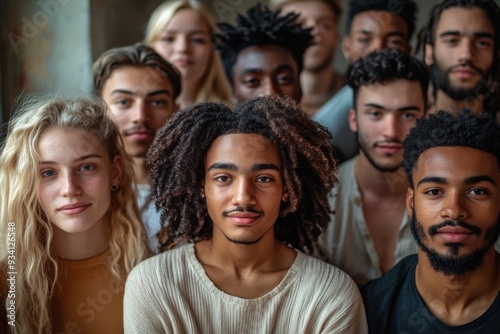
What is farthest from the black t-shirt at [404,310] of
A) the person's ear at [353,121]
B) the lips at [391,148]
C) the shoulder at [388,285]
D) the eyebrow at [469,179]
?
the person's ear at [353,121]

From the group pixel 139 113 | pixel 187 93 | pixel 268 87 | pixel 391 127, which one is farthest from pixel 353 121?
pixel 187 93

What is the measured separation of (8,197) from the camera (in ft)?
8.48

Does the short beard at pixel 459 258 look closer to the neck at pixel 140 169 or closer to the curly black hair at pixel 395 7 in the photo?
the neck at pixel 140 169

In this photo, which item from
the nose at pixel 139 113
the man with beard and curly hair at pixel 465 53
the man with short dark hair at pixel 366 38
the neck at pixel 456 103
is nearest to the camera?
the nose at pixel 139 113

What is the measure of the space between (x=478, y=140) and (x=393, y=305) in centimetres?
65

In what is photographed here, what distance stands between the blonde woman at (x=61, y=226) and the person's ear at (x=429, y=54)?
66.2 inches

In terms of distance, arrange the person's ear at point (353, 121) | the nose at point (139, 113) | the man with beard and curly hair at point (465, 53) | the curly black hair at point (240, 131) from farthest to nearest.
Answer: the man with beard and curly hair at point (465, 53)
the person's ear at point (353, 121)
the nose at point (139, 113)
the curly black hair at point (240, 131)

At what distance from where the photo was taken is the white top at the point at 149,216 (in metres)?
2.85

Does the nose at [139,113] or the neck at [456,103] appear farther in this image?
the neck at [456,103]

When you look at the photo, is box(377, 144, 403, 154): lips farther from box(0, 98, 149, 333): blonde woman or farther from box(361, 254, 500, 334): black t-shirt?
box(0, 98, 149, 333): blonde woman

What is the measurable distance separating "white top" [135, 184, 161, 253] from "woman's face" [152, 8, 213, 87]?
1.19 m

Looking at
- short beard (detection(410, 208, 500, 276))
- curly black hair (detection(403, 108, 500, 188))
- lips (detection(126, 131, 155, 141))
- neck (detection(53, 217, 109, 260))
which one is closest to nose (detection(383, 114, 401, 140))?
curly black hair (detection(403, 108, 500, 188))

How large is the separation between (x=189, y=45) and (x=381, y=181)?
60.3 inches

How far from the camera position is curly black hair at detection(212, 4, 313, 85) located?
347 centimetres
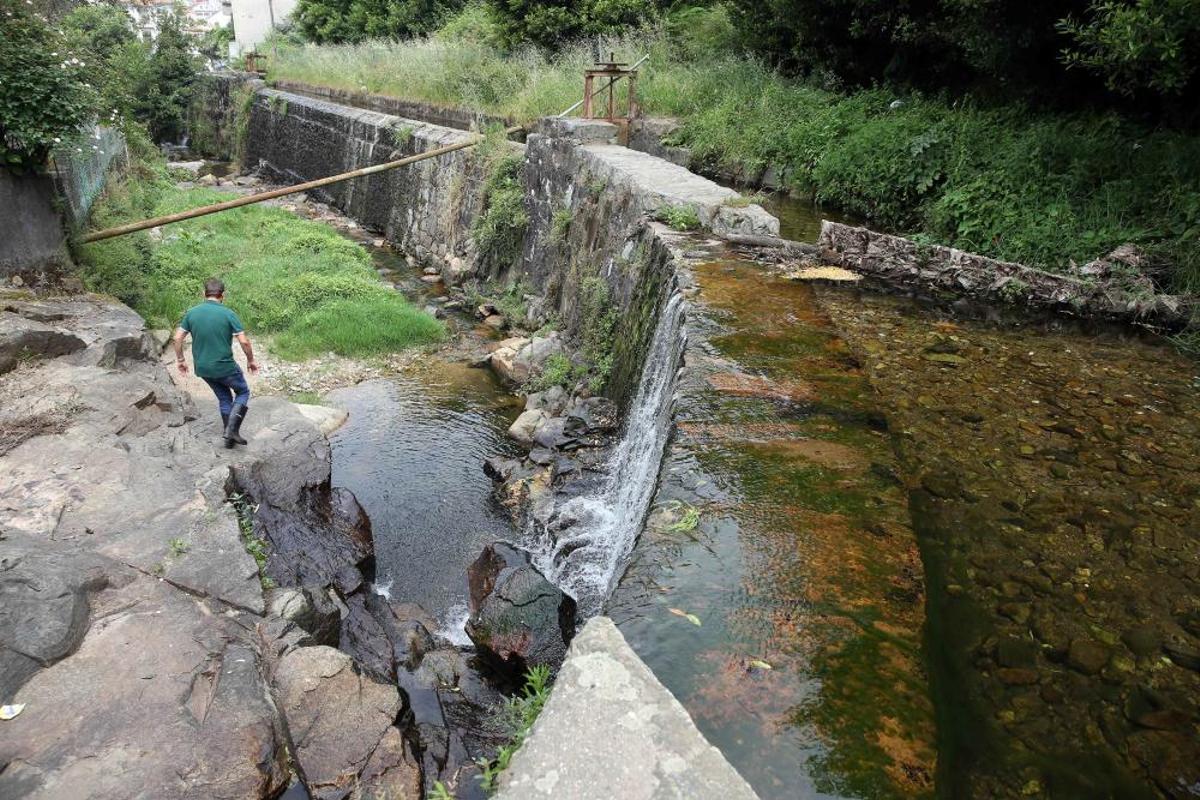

------------------------------------------------

WHAT IS EXPECTED:
Please rewrite all the records above, substituting "trimmed beard" for every "short beard" and changing nothing else, and leave the pictures out of your answer.

SOLUTION TO THE PROBLEM:
What is farthest from the black t-shirt at [404,310] of
A) the person's ear at [353,121]
B) the lips at [391,148]
C) the shoulder at [388,285]
D) the eyebrow at [469,179]
?
the person's ear at [353,121]

From the group pixel 139 113 | pixel 187 93 | pixel 268 87 | pixel 391 127, which one is farthest from pixel 353 121?
pixel 187 93

What is the measured separation of (8,197) from the camera (in ft)?
8.48

Does the trimmed beard at pixel 459 258 look closer to the neck at pixel 140 169 or closer to the curly black hair at pixel 395 7 in the photo?
the neck at pixel 140 169

In this photo, which item from
the nose at pixel 139 113
the man with beard and curly hair at pixel 465 53
the man with short dark hair at pixel 366 38
the neck at pixel 456 103
is nearest to the camera?
the nose at pixel 139 113

What is the measure of the space between (x=478, y=140) and (x=393, y=305) in centimetres?
65

In what is photographed here, what distance stands between the blonde woman at (x=61, y=226) and the person's ear at (x=429, y=54)?
66.2 inches

In terms of distance, arrange the person's ear at point (353, 121) | the nose at point (139, 113) | the man with beard and curly hair at point (465, 53) | the curly black hair at point (240, 131) from farthest to nearest.
Answer: the man with beard and curly hair at point (465, 53)
the person's ear at point (353, 121)
the nose at point (139, 113)
the curly black hair at point (240, 131)

At what distance from where the photo was taken is the white top at the point at 149,216 (in metres)?
2.85

Does the nose at [139,113] or the neck at [456,103] appear farther in this image?
the neck at [456,103]

When you look at the photo, is box(377, 144, 403, 154): lips farther from box(0, 98, 149, 333): blonde woman or farther from box(361, 254, 500, 334): black t-shirt?
box(0, 98, 149, 333): blonde woman

What is the measurable distance separating "white top" [135, 184, 161, 253] from "woman's face" [152, 8, 213, 87]?
1.19 m

Looking at
- trimmed beard (detection(410, 208, 500, 276))
- curly black hair (detection(403, 108, 500, 188))
- lips (detection(126, 131, 155, 141))
- neck (detection(53, 217, 109, 260))
which one is closest to nose (detection(383, 114, 401, 140))?
curly black hair (detection(403, 108, 500, 188))

How large is the separation between (x=189, y=45) and (x=381, y=181)?
60.3 inches

How far from the camera position is curly black hair at detection(212, 4, 313, 85) located?
347 centimetres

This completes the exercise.